:: Görev 1 ::
Aşağıdaki belge bölümüne göre Altındal, AB'ye şekil veren gizli masonik örgütün adını ne olarak veriyor?

**** Belge bölümü

Araştırmacı-Yazar Aytunç Altındal, Türkiye’nin AB üyeliği sürecindeki gizli kodları çözüyor. Altındal’a göre ‘masonik bir örgütlenme’ olan AB’nin, Türkiye’yi üyeliğe kabul etmesi mümkün değil. Türkiye-AB ilişkilerinin yeni bir dönemece gireceği 17 Aralık öncesinde, 40 yıllık geçmişi bulunan sürecin gizli şifreleri açığa çıkıyor. Araştırmacı-Yazar Aytunç Altındal, AB’ye şekil verenlerin, ‘Gül ve Haç Kardeşliği’ adlı gizli bir masonik örgüt olduğunu, …
Fransa Cumhurbaşkanı Jacques Chirac ile Türkiye’nin üyeliğine en sert tepkiyi gösteren AB Anayasası’nın mimarı Fransız politikacı Giscard d’Estaing’in de bu örgütle bağlantısı olduğunu söyledi. Altındal, AB’nin perde arkasında kalan kodlarını ve Türkiye’yi bekleyen tehlikeleri şöyle anlattı:
ÖNCE KOMÜNİZM ÇÖKTÜ
1- Son 12 yılda neler değişti ki, Avrupa’-ya uzaktan bakan Türkiye birden üyeliği için mücadele edilen bir ülke haline geldi?
12 yıl öncesini dikkate alırsak, özellikle Sovyet Sosyalist Cumhuriyetleri Birliği’ndeki kendine özel ‘komünizm’in çöktüğünü görürüz. Bu öylesine ani oldu ki, çok değil 1990’da birisi çıkıp da bunu söyleseydi ona ‘Deli/Uçuk’ gibi sıfatlar yakıştırılırdı. Üstelik koskoca komünizm, tek mermi atılmadan çöktü. Düşünebiliyor musunuz ki, Moskova’da Komünist Parti yasaklandı. Türkiye, 70 yıl süreyle Sovyet tehdidini öne sürerek varlığını güvencede tuttu. Sovyetler’den sonra Yugoslavya, Batılı güçler – ve Vatikan – tarafından parçalandı. Sırada Türkiye vardı. Türkiye biz bilmiyoruz ama Batı için ‘Yapay Devlet’ statüsünde görülüyor. Örneğin Sevr Anlaşması’nı biz tek taraflı olarak kabul etmiyoruz. Oysa Sevr taraftarları bu anlaşmadan imzalarını çekmiş değiller. Anlaşma onlar için geçerli. Nitekim 6 Ekim’de açıklanan Tavsiye Raporu’nda azınlık maddesi, kelimesi kelimesine Sevr’den alınmıştı. Türkiye şimdi bir ikilemle karşı karşıya: Ya AB’nin sömürgesi olacak ya da parçalanacak.

********

:: Görev 2 ::
Girdilerde "Comparing wooden corbel" ifadesinin geçtiği satırdan girdilerin sonuna kadar uzanan kısmı, "closest" yerine "nearest" koyarak yeniden yazar mısınız? Başka hiçbir şey değişmesin.

**** Sağlanan veriler

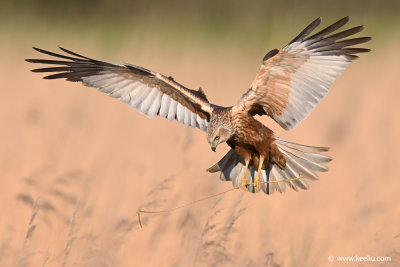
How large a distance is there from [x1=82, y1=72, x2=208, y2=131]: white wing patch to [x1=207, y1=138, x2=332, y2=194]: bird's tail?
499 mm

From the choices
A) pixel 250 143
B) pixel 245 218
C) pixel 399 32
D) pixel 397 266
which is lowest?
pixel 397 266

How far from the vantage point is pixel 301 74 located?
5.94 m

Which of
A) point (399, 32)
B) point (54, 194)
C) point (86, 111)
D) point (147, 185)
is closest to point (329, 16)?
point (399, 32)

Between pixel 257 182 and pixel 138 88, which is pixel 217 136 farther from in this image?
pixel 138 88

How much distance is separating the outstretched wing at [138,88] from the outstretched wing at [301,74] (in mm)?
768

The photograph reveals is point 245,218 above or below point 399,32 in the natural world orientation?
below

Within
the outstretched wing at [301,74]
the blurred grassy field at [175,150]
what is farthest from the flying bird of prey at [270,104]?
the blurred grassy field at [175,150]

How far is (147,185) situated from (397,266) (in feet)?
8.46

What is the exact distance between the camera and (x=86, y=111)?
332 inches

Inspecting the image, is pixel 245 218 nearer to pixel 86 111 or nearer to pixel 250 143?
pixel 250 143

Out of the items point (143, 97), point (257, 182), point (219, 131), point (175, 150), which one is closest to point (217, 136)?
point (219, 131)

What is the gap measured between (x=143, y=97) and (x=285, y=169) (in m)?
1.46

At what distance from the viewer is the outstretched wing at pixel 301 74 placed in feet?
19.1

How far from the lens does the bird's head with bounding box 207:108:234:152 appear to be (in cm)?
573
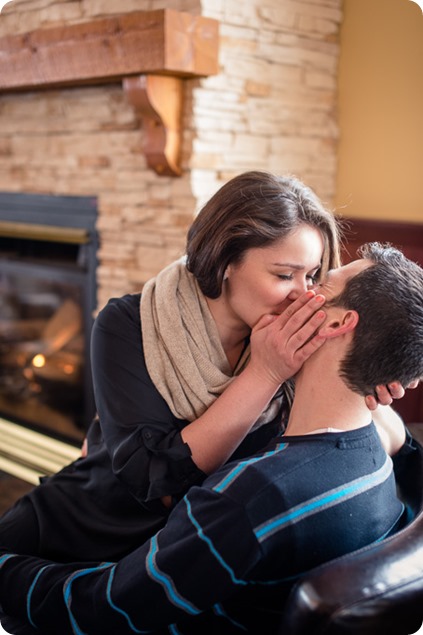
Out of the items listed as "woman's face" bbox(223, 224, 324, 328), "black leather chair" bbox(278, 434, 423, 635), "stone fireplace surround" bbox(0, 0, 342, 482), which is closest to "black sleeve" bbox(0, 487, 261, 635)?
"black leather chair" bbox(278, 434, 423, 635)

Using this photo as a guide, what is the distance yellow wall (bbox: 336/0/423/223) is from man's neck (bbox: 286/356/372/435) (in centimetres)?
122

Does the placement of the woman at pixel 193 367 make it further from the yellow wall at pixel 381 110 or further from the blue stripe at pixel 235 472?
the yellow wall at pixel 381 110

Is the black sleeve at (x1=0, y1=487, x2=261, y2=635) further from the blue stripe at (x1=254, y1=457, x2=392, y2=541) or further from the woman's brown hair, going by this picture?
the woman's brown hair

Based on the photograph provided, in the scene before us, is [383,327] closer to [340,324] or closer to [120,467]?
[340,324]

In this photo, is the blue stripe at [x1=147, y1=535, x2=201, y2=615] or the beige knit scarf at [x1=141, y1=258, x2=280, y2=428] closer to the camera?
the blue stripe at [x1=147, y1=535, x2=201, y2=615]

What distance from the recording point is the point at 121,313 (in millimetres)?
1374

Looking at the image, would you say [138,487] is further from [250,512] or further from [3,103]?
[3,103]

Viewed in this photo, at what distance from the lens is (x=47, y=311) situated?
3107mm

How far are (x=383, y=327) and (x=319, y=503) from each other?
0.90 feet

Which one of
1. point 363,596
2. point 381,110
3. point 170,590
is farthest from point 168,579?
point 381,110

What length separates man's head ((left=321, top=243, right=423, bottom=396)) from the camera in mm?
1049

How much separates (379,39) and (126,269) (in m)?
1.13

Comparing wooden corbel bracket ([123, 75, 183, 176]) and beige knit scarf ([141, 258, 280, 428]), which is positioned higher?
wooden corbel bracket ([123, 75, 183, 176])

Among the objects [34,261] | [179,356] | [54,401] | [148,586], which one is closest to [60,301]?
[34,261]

********

:: Alıştırma çıktısı 1 ::
Gül ve Haç Kardeşliği.

:: Alıştırma çıktısı 2 ::
Comparing wooden corbel bracket ([123, 75, 183, 176]) and beige knit scarf ([141, 258, 280, 428]), which is positioned higher?
wooden corbel bracket ([123, 75, 183, 176])

Among the objects [34,261] | [179,356] | [54,401] | [148,586], which one is nearest to [60,301]?
[34,261]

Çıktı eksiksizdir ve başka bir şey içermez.